Patient and Five Doctors File Lawsuit Seeking Right to Aid in Dying

A cancer patient and five doctors sued the state in San Francisco Superior Court today to seek clarification on whether physicians can aid mentally competent, terminally ill patients in dying.

The lawsuit was filed against California Attorney General Kamala Harris and San Francisco District Attorney George Gascon, who are responsible for enforcing a 140-old state law, the Assisted Suicide Statute, that makes it a crime for anyone to assist another person in committing suicide.

The lawsuit claims that the California Constitution provides a right to individual autonomy in medical decision-making, including a right to achieve a peaceful death in the face of a terminal illness.

It asks the court either to declare that seeking a peaceful death in such circumstances is not suicide, and therefore does not conflict with the 1874 law, or to declare that the state Constitution supersedes the law.

Patient Christie White, 53, of San Francisco, said at a news conference, “I am suing the state of California to remove the legal barrier between my doctor and myself to help me achieve a peaceful and dignified death, at the time and place of my choosing.”

White has acute myeloid leukemia and had a bone marrow transplant in 2012. She said she is now in partial remission of the disease, but expects it to recur and that she would not be able to have another transplant or sustain further chemotherapy.

“I want to be in control. I may not end up taking that option (of aid in dying) but I want to have that choice,” White said.

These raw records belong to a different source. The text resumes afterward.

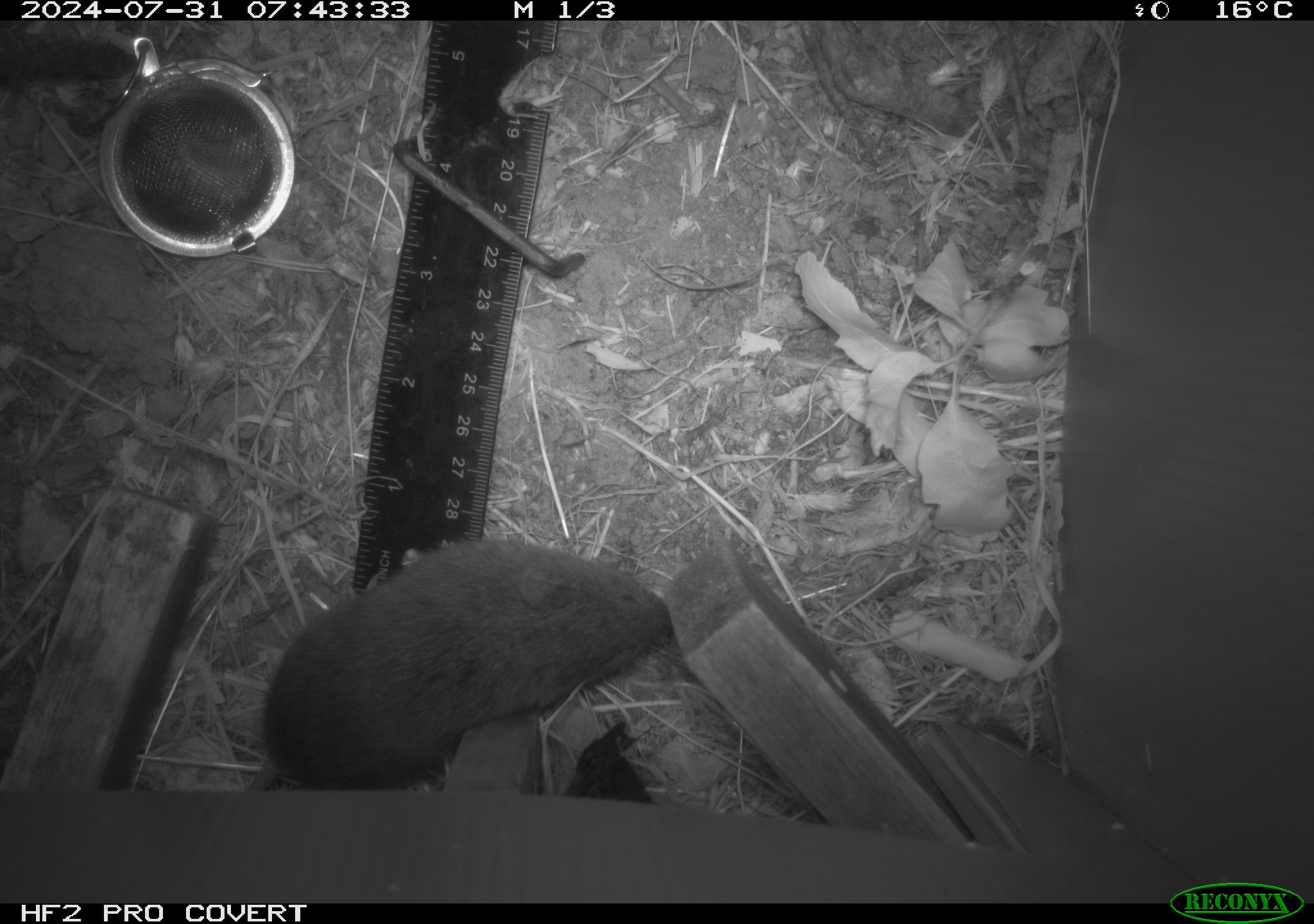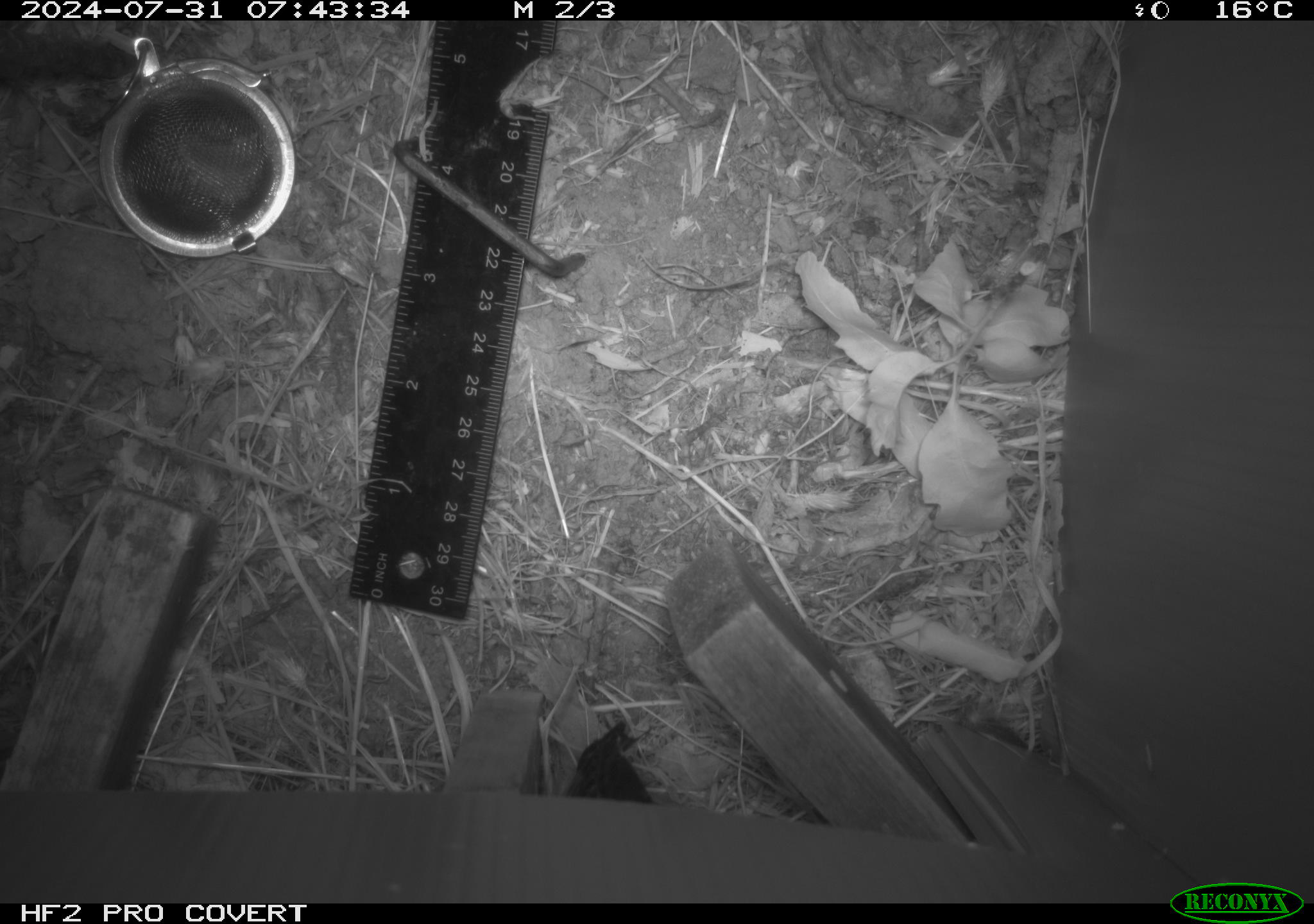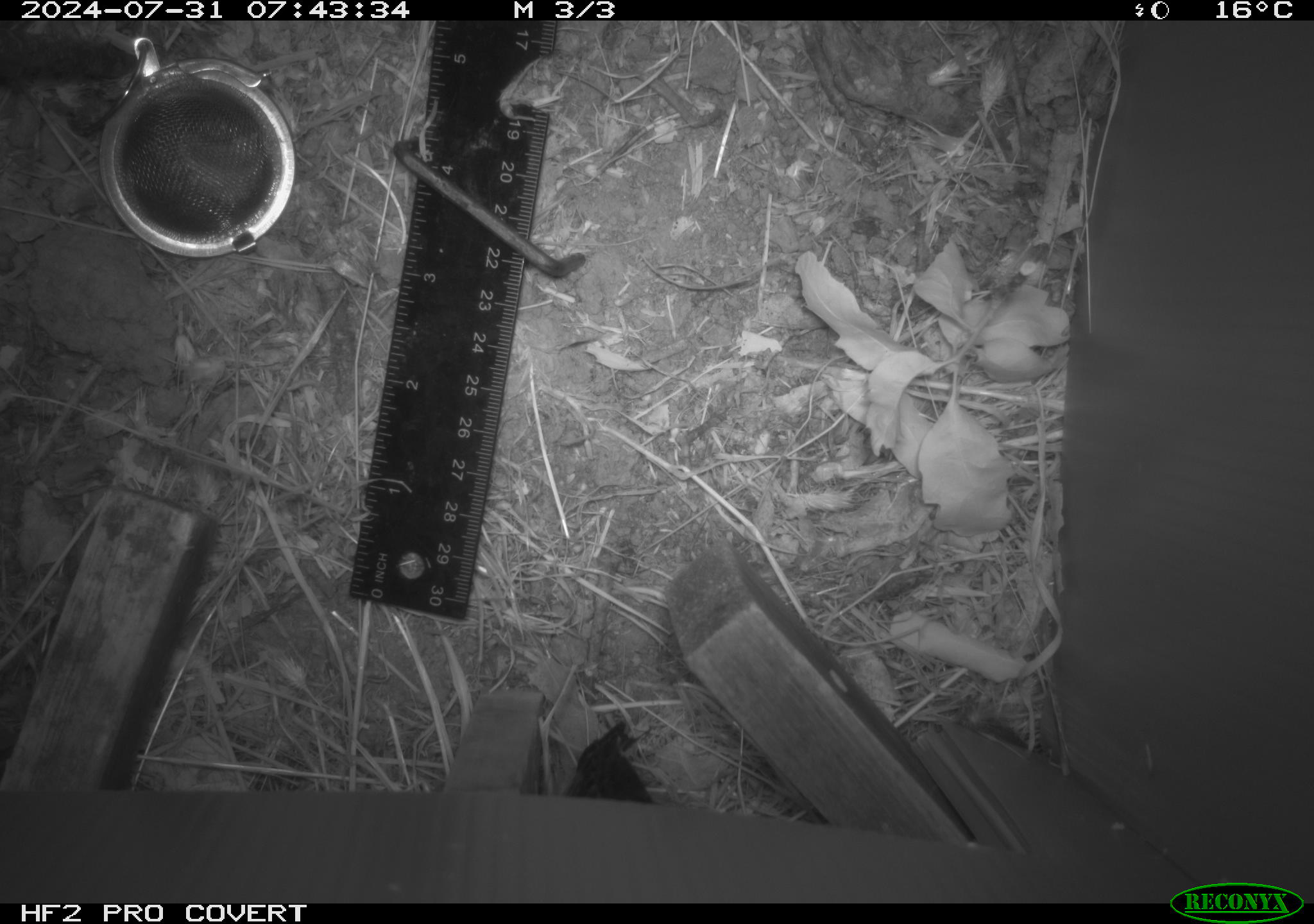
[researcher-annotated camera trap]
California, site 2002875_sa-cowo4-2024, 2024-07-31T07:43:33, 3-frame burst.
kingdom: Animalia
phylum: Chordata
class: Mammalia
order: Rodentia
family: Cricetidae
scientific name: Arvicolinae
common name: voles, lemmings, and muskrats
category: arvicolinae subfamily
Arvicolinae subfamily (voles, lemmings, and muskrats) (Arvicolinae).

Two of the five doctors who joined in the lawsuit are also patients who said they may be facing terminal illness in the future.

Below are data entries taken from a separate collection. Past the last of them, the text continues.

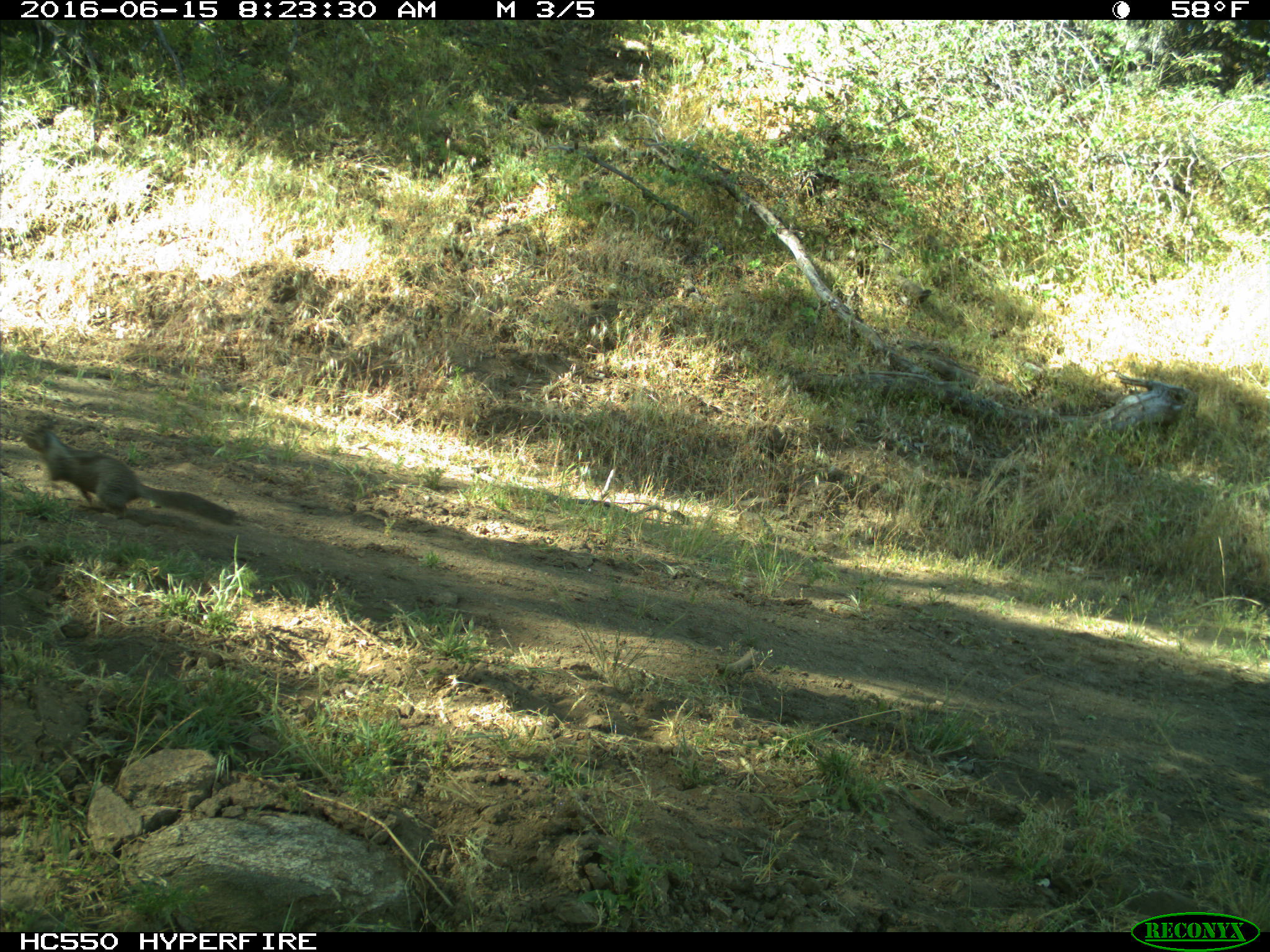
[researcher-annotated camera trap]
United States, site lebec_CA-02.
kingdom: Animalia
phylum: Chordata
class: Mammalia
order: Rodentia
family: Sciuridae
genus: Otospermophilus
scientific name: Otospermophilus beecheyi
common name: california ground squirrel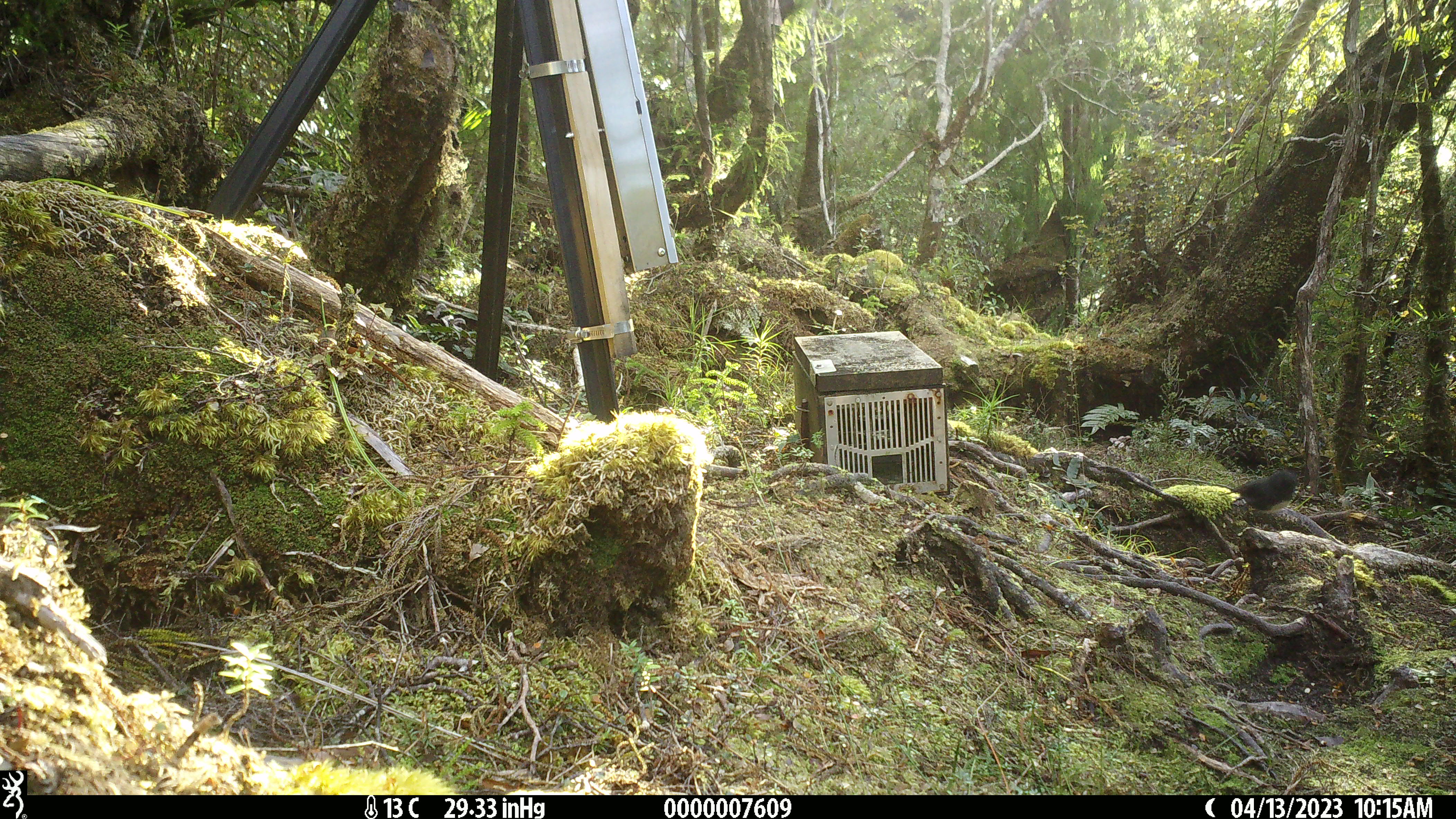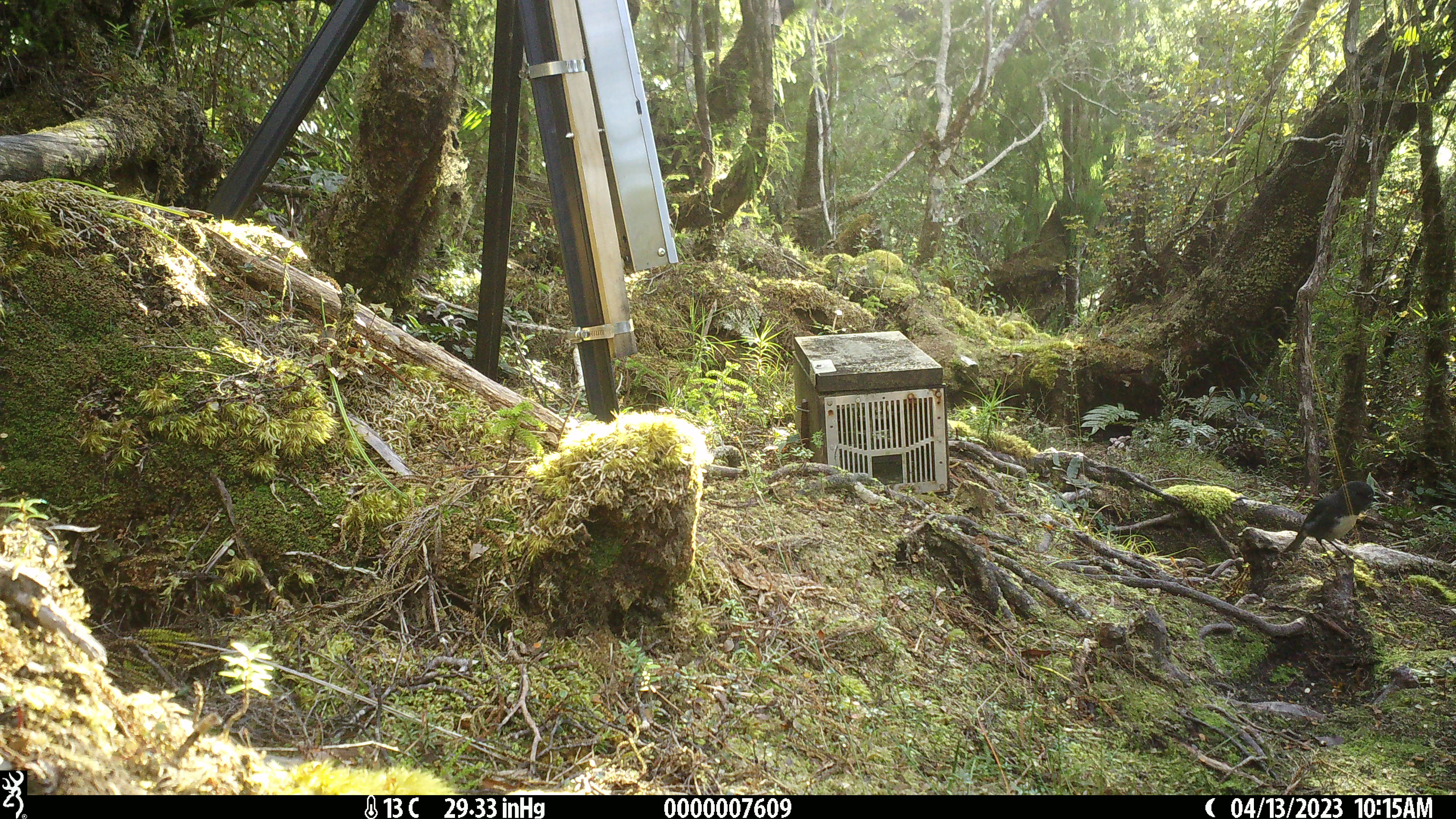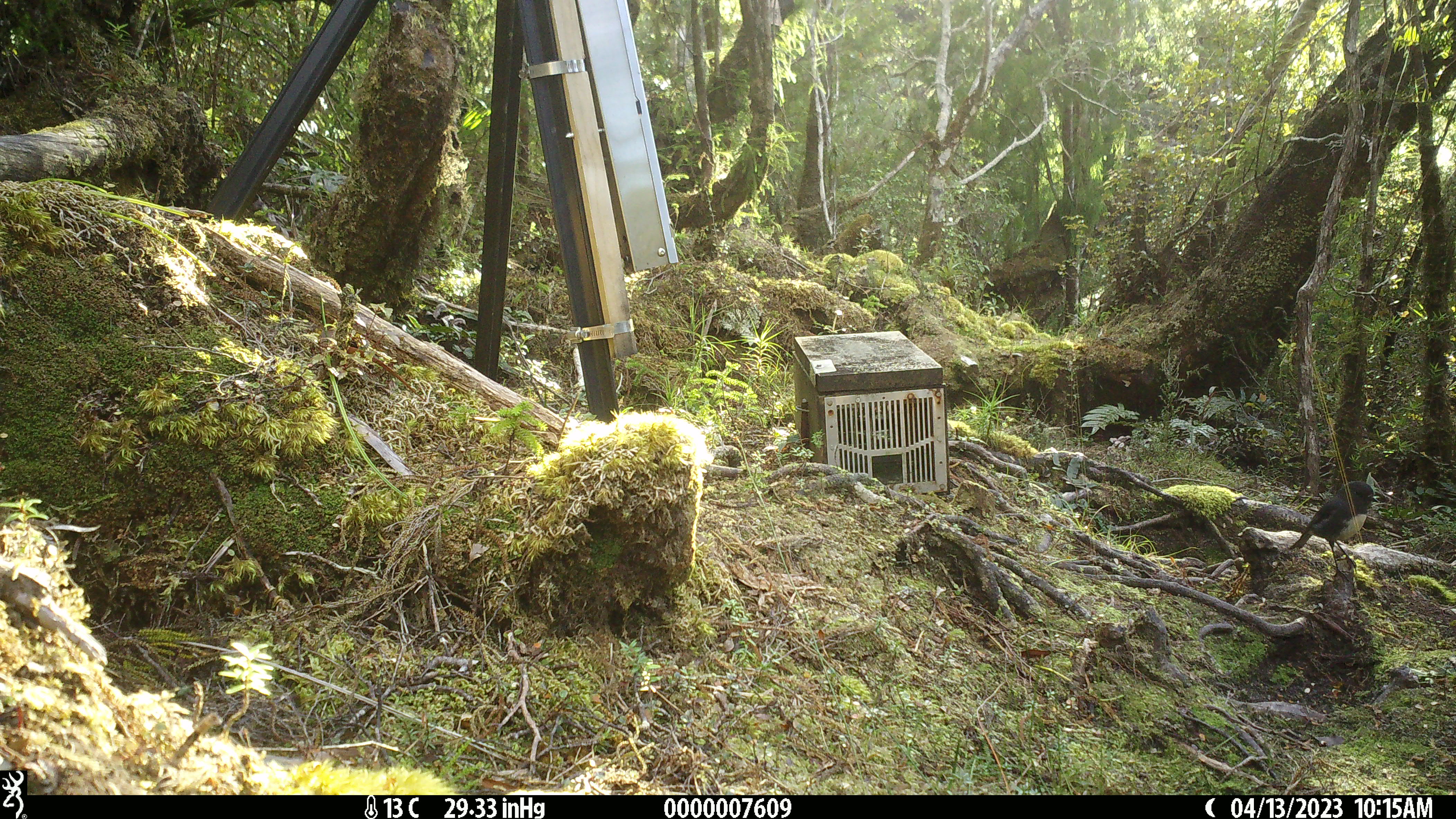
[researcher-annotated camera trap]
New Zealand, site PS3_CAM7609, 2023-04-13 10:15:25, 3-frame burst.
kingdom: Animalia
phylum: Chordata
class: Aves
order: Passeriformes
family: Petroicidae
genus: Petroica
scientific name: Petroica australis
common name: new zealand robin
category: robin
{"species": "robin (new zealand robin) (Petroica australis)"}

They are anesthesiologist Dan Swangard, 48, who has a neuroendocrine tumor of the pancreas, and obstetrician Robert Liner, 70, who has B-cell lymphoma.

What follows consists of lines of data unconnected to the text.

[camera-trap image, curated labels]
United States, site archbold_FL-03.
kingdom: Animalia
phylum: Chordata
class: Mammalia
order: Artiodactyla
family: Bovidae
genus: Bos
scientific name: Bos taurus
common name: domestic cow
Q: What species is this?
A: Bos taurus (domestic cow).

“If my cancer does recur and progresses to a point where, despite my lust for life, I rationally feel that ‘enough is enough,’ I believe I should be recognized as having the right to make that choice for myself,” Liner said.

The other plaintiff doctors are Robert Brody, Marc Conant and Donald Abrams.

Kristin Ford, Harris’ press secretary, said the attorney general had no comment on the case.

The lawsuit was filed by lawyers from the Los Angeles-based Disability Rights Legal Center.

They said the case was brought in the wake of the death of Brittany Maynard, 29, a Bay Area woman with terminal brain cancer who moved to Oregon last year so that she could legally obtain medication that would enable her to die peacefully at the time of her choice.

Maynard, who had become a public advocate of “death with dignity,” died in Portland in the company of her husband and family on Nov. 1 after taking a lethal dose of prescribed medicine.

Nicholas van Aelstyn, a San Francisco lawyer working with the legal center, said today’s lawsuit may eventually go to the California Supreme Court, but said the attorneys will urge state officials to help in moving the case through the legal system without undue delay.

“We hope the state will take the opportunity to work with us and try to resolve this profound issue,” Aelstyn said.

The lawsuit argues that the California Constitution provides a strong right to medical autonomy because the state document, unlike the U.S. Constitution, includes a right to privacy.

Five states currently allow mentally competent, terminally ill patients to seek assistance in dying. They are Montana, New Mexico, Oregon, Vermont and Washington.

Last week, the Disability Rights Legal Center filed a similar lawsuit on behalf of a group of doctors and patients in New York, seeking a declaration of a right to aid in dying in that state.